During the 80s and 90s, Laurie had consistent work resulting from his ability and willingness to take on any role. “Fry and Laurie” had built up a sizable following in the UK, while his television and movie credits piled up. He even appeared in music videos by Annie Lennox, Spice Girls and Kate Bush. He also had a guest part on an episode of “Friends”, one of the biggest American sitcoms during the 1990s. Hugh’s movie credentials were on the rise, acting in films like “Stuart Little I and II” and “The Man in the Iron Mask” starring Leonardo DiCaprio.
Like most people in show business, Laurie had put together a strong body of work. He had success and increasing exposure. But the industry is fickle, and Laurie knew that success can be fleeting. Understandably, he continued working, but after more than two decades, he also started to wonder if he had reached a plateau. Would this be the extent of his success?
The true measure of success in show business is most often determined by American tv and film directors and ultimately by American viewers. Many artists have become highly accomplished around the world, only to hit a brick wall in the US market. Laurie enjoyed increasing exposure, but he wasn’t getting any younger. The offer in 2004 from Fox could not have come at a better and more pivotal moment in Hugh’s career. Not only was this an opportunity unlike any before, but Laurie was taking on a highly challenging, almost daunting character. This really was the chance of a lifetime, and Hugh dove in head first, making believers out of American viewers from the beginning of the series. At the height of the show’s popularity, Laurie reportedly took in a salary between $350,000 and $400,000 per episode! Oh, I also forgot to mention that Laurie’s American accent was so good that most people didn’t even know Hugh was not from the states!
Laurie’s exploits on “House” are really a composite of everything he does so well. It was quite easy to feel a sense of annoyance with his character, as if Dr. House came off as superior and arrogant in his self-absorption. But as the series moved on in years, the script continually rooted out the myriad of facets and emotions lying under the surface. Laurie was nothing less than brilliant in the character, and he made it look easy.

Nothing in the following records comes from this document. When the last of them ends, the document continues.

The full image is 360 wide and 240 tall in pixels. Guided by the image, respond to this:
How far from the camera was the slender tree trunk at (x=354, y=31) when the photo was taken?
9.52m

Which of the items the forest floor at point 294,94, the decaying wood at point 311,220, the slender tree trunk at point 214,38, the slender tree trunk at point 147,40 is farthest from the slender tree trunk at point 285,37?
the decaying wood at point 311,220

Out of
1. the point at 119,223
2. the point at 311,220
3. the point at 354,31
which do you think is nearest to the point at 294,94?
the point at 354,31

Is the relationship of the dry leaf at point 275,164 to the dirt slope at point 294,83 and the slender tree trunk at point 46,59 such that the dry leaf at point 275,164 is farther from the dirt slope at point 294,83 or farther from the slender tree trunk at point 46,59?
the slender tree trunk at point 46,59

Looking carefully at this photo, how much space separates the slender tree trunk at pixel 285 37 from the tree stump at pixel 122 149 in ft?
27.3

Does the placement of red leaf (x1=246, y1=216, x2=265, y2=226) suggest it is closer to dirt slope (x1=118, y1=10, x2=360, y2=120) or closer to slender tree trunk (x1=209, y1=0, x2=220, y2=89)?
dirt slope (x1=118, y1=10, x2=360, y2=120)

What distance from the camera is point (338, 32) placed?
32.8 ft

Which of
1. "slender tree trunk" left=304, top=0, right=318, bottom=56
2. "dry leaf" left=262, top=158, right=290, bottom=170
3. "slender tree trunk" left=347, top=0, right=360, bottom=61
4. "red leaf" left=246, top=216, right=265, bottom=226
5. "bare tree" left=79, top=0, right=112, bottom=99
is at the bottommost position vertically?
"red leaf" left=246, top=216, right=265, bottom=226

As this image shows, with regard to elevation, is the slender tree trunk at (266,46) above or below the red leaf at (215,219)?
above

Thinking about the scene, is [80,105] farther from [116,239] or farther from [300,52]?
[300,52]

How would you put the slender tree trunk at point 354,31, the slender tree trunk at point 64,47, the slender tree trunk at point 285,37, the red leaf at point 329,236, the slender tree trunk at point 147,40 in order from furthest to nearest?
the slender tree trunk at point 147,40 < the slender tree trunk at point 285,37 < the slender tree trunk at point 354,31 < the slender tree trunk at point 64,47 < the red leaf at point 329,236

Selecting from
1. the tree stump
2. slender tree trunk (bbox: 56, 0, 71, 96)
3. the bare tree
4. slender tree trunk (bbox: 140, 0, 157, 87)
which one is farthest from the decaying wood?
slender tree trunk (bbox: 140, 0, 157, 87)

There’s a theory about life that argues all of one’s experiences have made you the person you are in the present. This especially applies to Laurie. He spent decades toiling, stepping out of one lane and into another, and the whole time he kept improving upon what he had been before. In that sense, “House” was an induction ceremony for a man who had busted his tail for twenty three years, the culmination of hard work and daring. It was a combination of all the traits and qualities that had led him to the edge of true stardom, and in the moment he seized the golden opportunity.

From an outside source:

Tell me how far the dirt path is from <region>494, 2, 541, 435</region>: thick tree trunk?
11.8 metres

Hugh Laurie’s biography is overflowing with credits and life experience. As a young man, he followed his dream to become an Olympic rower. When that avenue was exhausted, he simply channeled the desire to excel into the next chapter of his life. He didn’t flinch. He didn’t waver. Above all, he did his best no matter the medium or the audience. As Dr. Greg House, time and time again he would put together a diagnosis of a patient to his staff and interns, and they’d look at him dumbfounded. They’d wonder if the old man had finally lost his mind. In the end, he made his diagnosis make sense. He just cleverly messed with their minds along the way. Vintage Hugh Laurie style!